One thing I’ve learned from all of this new product testing is that having a good product is only half the battle in achieving innovation success. There are a number of other strategies that can be used to achieve success in innovation; and not every new product needs to be completely unique to have a positive impact on their category.
A well-defined strategic approach to marketing, distribution and targeting is just as crucial, as well as a clear understanding of where the launch or activation profile of a product fits. At Nielsen, we work with closely with our manufacturer clients to measure whether or not a product will deliver incremental growth with our BASES solution. We can also help them focus on exactly how to support the truly viable initiatives in a way that creates a portfolio win for their brand.
MAKE YOUR EXISTING PRODUCT ‘GOOD FOR ME’ AND ‘GOOD FOR WE’
Make it ‘good for me’ (health concerns) and ‘good for we’ (environmental concerns) are two key areas where we have seen successful innovation within existing brand portfolios.
There are many examples of where manufacturers have made product or packaging adjustments or extensions to their existing brands that tap into consumers’ growing concerns around sustainability and the environment. Skincare and personal care brands are increasingly ditching chemicals for locally-made, natural ingredient-based and cruelty-free products. In the UK, vegan and cruelty-free personal care increased 21% over the past three years, while these products in the US grew 40% over the same period.

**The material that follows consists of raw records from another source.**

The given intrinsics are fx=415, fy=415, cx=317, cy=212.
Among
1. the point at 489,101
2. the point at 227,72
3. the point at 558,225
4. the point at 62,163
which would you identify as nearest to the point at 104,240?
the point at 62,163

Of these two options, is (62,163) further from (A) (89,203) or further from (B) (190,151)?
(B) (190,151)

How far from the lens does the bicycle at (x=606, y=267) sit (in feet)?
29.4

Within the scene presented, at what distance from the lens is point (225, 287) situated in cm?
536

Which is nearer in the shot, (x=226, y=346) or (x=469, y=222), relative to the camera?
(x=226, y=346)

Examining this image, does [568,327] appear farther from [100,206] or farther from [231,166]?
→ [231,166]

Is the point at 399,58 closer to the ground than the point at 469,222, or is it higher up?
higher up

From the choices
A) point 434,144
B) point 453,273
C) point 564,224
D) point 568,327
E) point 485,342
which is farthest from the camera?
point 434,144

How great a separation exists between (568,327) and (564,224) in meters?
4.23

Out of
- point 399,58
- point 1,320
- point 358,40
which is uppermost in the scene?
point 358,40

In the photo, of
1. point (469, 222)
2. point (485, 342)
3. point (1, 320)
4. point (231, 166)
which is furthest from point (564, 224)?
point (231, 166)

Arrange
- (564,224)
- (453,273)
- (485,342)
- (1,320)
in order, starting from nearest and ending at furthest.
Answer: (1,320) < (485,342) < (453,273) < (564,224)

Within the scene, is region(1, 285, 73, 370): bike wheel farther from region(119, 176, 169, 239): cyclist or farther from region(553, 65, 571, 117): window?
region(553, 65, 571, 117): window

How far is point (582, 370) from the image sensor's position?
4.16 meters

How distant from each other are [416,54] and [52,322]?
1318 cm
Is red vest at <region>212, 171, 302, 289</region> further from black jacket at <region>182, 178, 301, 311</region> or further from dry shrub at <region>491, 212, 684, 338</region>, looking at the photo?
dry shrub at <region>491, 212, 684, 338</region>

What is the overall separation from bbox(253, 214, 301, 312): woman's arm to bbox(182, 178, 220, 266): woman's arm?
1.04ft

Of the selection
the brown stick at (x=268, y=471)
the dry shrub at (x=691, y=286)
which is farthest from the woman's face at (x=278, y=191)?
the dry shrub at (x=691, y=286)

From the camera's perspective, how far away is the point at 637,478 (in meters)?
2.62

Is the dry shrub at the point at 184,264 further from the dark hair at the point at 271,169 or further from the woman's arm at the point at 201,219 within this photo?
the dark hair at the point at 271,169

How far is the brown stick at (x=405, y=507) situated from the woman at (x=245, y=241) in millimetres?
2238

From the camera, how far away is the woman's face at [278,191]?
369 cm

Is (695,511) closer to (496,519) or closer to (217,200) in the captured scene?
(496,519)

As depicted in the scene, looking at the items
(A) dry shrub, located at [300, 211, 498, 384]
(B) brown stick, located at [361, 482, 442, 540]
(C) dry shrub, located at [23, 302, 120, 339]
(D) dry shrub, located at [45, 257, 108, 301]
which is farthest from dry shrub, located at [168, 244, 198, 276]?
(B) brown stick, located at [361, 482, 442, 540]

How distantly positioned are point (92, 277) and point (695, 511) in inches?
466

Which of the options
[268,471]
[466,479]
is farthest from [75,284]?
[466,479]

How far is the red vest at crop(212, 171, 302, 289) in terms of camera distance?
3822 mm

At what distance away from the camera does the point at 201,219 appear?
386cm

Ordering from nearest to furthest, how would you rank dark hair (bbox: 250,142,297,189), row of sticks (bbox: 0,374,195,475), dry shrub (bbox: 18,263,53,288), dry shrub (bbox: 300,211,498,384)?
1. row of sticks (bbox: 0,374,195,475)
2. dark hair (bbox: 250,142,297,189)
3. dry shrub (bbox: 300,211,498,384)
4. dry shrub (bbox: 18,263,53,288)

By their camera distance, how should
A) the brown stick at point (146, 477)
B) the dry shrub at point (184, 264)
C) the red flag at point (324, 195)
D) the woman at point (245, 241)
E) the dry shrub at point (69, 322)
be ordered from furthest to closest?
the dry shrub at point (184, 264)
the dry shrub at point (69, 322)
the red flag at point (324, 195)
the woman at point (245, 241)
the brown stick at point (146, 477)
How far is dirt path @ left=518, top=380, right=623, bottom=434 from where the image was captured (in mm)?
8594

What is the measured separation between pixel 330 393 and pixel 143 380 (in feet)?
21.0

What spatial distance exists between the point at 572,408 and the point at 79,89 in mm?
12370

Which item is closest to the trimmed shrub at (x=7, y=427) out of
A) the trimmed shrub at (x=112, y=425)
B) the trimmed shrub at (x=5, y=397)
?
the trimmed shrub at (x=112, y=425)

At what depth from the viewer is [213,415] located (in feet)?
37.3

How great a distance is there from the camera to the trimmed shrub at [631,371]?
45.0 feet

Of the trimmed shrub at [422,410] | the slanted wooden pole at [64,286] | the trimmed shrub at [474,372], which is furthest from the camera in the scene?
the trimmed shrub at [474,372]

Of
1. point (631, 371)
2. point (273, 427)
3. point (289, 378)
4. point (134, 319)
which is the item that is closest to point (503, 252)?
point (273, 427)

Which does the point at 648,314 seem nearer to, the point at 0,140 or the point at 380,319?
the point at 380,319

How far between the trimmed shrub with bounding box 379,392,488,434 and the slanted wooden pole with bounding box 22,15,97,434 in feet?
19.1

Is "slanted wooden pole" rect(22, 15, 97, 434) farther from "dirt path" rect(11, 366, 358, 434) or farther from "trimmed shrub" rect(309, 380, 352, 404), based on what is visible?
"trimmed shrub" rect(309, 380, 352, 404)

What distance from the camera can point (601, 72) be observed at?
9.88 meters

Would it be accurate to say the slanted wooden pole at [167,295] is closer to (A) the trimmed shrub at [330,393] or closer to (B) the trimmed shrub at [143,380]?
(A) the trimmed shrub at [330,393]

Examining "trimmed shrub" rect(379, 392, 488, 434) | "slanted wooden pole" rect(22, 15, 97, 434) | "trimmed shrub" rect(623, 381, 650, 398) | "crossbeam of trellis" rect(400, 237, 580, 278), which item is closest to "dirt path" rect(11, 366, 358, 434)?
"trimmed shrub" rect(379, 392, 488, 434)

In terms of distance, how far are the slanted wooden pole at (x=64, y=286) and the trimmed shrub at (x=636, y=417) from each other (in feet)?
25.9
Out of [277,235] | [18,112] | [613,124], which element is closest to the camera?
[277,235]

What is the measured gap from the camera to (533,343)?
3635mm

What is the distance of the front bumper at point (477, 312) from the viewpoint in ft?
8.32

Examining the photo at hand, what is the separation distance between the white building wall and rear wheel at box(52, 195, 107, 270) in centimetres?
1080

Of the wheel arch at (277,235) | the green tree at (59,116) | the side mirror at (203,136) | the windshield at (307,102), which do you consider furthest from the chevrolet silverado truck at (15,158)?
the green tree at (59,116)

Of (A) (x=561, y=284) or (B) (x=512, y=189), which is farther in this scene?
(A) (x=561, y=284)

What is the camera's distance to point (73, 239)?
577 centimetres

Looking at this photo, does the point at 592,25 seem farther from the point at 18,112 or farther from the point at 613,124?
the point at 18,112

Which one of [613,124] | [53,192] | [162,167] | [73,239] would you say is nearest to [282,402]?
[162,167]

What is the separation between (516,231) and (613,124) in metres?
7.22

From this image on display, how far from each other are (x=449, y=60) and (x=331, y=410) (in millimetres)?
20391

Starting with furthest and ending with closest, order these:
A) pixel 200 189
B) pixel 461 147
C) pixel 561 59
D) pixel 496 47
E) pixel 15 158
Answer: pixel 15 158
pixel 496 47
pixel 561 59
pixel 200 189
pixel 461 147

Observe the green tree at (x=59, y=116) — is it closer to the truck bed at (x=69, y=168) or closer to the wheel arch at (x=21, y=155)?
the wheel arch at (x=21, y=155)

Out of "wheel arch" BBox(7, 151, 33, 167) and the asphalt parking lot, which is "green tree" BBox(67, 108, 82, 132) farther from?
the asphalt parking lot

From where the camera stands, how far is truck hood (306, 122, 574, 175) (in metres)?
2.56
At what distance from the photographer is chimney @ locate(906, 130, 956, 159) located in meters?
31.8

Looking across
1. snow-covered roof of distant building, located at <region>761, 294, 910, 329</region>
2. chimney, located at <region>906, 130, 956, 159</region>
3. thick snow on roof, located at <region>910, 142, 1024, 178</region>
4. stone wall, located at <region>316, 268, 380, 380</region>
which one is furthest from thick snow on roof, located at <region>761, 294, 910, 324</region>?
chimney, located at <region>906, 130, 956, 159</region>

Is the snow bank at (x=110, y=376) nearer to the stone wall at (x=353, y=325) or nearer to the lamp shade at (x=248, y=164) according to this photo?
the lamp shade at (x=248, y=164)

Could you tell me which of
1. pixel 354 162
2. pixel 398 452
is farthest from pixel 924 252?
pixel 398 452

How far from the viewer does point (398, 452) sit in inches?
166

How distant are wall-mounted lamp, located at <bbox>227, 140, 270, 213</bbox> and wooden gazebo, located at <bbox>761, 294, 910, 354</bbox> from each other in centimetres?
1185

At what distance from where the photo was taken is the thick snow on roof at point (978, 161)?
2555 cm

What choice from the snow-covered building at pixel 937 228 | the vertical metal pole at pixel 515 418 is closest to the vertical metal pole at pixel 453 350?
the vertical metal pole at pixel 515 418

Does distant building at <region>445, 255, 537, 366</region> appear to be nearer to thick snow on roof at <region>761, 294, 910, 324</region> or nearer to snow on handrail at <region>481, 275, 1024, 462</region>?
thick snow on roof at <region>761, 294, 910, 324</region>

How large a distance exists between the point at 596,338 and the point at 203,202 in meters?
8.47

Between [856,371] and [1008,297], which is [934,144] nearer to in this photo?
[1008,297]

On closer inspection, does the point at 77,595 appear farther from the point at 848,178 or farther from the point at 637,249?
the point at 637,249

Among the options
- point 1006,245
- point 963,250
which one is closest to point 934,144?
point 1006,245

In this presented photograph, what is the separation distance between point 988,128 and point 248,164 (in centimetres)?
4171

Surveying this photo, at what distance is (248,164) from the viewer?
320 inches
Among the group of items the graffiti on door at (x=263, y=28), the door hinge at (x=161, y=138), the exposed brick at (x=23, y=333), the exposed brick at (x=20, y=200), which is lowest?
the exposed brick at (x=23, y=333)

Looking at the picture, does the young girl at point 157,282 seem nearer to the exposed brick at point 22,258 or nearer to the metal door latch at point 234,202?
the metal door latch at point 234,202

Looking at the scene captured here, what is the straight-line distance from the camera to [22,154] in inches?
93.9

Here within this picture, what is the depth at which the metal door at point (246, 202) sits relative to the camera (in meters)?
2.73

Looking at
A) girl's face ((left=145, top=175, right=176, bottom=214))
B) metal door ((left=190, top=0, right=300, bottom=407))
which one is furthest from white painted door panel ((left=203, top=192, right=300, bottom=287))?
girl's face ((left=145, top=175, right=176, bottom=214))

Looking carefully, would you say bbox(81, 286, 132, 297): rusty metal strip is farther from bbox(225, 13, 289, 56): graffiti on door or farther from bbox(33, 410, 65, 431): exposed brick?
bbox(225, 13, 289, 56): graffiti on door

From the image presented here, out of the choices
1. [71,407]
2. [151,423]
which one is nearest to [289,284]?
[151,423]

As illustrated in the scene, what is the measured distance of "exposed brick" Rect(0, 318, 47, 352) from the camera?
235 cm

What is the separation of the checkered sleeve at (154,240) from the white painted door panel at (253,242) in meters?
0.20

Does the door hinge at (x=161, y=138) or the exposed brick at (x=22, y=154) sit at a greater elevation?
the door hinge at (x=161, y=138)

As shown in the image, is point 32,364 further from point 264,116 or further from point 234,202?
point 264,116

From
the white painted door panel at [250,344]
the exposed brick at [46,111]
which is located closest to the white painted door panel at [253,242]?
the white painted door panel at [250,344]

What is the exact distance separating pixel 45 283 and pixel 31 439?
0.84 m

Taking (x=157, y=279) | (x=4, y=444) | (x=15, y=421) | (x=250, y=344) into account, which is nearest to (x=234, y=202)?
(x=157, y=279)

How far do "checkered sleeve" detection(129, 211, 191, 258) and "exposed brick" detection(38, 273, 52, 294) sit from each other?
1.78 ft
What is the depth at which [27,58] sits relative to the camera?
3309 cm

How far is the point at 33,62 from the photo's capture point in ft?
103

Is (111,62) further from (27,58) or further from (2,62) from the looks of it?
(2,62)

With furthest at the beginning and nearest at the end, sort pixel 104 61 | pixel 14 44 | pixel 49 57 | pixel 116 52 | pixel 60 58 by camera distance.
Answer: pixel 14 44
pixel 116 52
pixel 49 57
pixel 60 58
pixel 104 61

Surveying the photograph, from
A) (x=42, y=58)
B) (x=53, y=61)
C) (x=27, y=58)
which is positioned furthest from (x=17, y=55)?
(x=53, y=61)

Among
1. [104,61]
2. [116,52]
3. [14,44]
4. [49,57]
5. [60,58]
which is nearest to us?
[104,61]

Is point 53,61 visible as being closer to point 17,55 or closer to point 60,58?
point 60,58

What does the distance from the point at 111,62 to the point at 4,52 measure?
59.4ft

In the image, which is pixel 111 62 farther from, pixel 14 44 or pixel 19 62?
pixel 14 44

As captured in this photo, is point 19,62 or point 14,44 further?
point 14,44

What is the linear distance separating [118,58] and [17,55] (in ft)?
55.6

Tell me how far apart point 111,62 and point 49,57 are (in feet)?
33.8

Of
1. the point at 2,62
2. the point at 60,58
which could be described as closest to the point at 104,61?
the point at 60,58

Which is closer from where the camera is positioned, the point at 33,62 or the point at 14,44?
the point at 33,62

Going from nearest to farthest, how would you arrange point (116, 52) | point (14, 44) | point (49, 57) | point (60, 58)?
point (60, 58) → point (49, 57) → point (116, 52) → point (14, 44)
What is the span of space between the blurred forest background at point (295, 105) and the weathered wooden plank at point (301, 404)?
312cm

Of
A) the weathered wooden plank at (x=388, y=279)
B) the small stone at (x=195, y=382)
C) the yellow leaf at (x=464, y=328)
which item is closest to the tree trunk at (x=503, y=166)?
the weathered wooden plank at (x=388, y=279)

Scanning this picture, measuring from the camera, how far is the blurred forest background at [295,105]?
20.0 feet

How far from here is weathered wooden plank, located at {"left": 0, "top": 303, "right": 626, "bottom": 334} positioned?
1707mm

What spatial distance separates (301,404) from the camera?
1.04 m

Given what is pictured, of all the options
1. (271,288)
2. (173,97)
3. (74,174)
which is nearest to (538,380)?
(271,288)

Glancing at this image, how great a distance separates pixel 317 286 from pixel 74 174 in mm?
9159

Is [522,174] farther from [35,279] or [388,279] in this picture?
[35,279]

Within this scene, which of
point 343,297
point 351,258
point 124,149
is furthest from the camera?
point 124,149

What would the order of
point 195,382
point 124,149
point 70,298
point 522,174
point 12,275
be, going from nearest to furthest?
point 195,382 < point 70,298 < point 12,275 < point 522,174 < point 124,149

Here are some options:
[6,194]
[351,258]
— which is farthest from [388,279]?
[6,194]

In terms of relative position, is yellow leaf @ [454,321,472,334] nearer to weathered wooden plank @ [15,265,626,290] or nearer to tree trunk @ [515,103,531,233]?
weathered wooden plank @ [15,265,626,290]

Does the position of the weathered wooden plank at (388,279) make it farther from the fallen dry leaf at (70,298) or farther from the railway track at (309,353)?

In Australia, 74% of consumers say we are not doing enough to protect the environment. Brands that have made strides toward plastic reduction, recycled packaging or reducing food waste have been met with favourable results in a number of grocery categories including eco household products, plant-based meat alternatives and ‘ugly’ fruit and vegetables.
UNDERSTANDING THE KEY REASONS WHY NEW PRODUCTS FAIL
Global BASES metrics have shown that 85% of new product launches fail. According to Nielsen’s 2018 How to Launch more Incremental Innovations Report, there are three major reasons why innovations often fail to deliver incremental growth:
- Lack of action standards for incrementality: Many innovation processes don’t effectively identify the initiatives with the highest incrementality potential until it is too late. The new Activation Profiles framework from BASES incorporates incrementality from an early stage.
- Underestimating cannibalisation from line extensions: Closer-in line extensions can be highly cannibalistic to the brand they’re trying to build upon because they’re so similar to existing products.
- Failure to account for marketing support trade-offs: New product launches draw their funding from their parent brand’s marketing budget. BASES has a dedicated model to help understand true incrementality after taking into account how much the line extension will cannibalise the parent brand due to executional elements (i.e. stolen facings from parent brand, borrowed support, distribution, etc)
While it’s true that not all new product launches are designed to be truly unique or incremental, it’s still risky to overlook their cannibalisation potential. Some cannibalisation and marketing plan reallocation is expected when launching line extensions, but the key to incremental volume is to minimise the effects so that growth can be achieved.
For these reasons, brands should understand the incrementality potential of their new product launches early in the innovation process. This is true even for “small” innovations, such as new flavors, varieties and package sizes, which are frequently overlooked for incrementality assessment because marketers underestimate their potential to impact the parent brand negatively.